- Open Access
- Total Downloads : 594
- Authors : Deepa V. Guleria, Chavan M. K
- Paper ID : IJERTV2IS50104
- Volume & Issue : Volume 02, Issue 05 (May 2013)
- Published (First Online): 18-05-2013
- ISSN (Online) : 2278-0181
- Publisher Name : IJERT
- License: This work is licensed under a Creative Commons Attribution 4.0 International License
Intrusion Detection System Based On Conditional Random Fields
Deepa V. Guleria1, Chavan M. K2 1PG Scholar, VPCOE Baramati
2Asstt Prof, VPCOE Baramati
Abstract
An intrusion detection system is used to monitor network traffic, check for suspicious activities and notifies the network administrator or the system. To operate in high speed networks, present network intrusion detection systems are either signature based or anomaly based system. These systems are inefficient and suffer from a large number of false alarms. Some of the common attacks such as DoS,R2L ,Probe and U2R affect the network resources. Intrusion detection system has challenges to detect malicious activities reliably and should able to perform efficiently with large amount of network traffic.

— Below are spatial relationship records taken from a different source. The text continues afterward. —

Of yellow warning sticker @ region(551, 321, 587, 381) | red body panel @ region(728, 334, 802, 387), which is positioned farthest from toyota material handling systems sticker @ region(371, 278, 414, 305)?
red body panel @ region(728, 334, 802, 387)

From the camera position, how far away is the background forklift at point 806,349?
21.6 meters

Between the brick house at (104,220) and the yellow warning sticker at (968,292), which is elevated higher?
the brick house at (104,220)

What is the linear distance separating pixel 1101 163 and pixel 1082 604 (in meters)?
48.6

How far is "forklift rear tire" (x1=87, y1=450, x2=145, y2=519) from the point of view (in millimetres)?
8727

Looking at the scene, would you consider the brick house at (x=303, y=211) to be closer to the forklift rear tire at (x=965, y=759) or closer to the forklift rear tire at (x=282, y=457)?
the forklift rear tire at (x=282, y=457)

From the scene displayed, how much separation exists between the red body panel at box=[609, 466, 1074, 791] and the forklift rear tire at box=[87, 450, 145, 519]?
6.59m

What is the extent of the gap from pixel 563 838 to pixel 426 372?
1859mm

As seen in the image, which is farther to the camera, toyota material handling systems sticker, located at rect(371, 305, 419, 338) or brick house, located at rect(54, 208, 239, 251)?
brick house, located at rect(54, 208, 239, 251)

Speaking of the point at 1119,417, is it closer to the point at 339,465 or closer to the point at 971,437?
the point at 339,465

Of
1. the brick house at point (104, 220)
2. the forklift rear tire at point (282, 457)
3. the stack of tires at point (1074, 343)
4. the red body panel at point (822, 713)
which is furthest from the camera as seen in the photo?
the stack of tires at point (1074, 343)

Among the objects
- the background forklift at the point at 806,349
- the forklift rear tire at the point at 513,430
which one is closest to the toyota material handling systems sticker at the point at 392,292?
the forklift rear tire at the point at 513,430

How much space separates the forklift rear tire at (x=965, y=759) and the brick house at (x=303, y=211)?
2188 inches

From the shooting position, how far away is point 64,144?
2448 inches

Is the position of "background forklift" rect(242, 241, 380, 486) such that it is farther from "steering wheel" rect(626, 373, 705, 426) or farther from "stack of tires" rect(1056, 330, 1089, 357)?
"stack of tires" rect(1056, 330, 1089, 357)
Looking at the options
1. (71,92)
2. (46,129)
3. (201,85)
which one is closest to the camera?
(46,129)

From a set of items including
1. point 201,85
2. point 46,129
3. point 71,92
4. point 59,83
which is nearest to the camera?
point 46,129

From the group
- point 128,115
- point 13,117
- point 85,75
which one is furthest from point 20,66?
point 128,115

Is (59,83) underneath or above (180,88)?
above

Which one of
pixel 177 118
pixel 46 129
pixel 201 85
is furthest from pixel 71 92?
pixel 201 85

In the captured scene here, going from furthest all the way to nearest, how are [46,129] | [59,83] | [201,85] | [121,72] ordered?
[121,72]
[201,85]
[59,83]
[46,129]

We address in this paper two major issues of Accuracy and Efficiency by introducing a probabilistic approach Conditional Random Fields and Sequential Layered Approach. It is demonstrated that using Conditional Random Fields high attack detection accuracy can be achieved and using the Sequential Layered Approach high efficiency. Our experimental results on the benchmark KDD 1999 intrusion data set show improvement in attack detection accuracy is very high for Probe, Denial of Service, U2R and R2L attacks.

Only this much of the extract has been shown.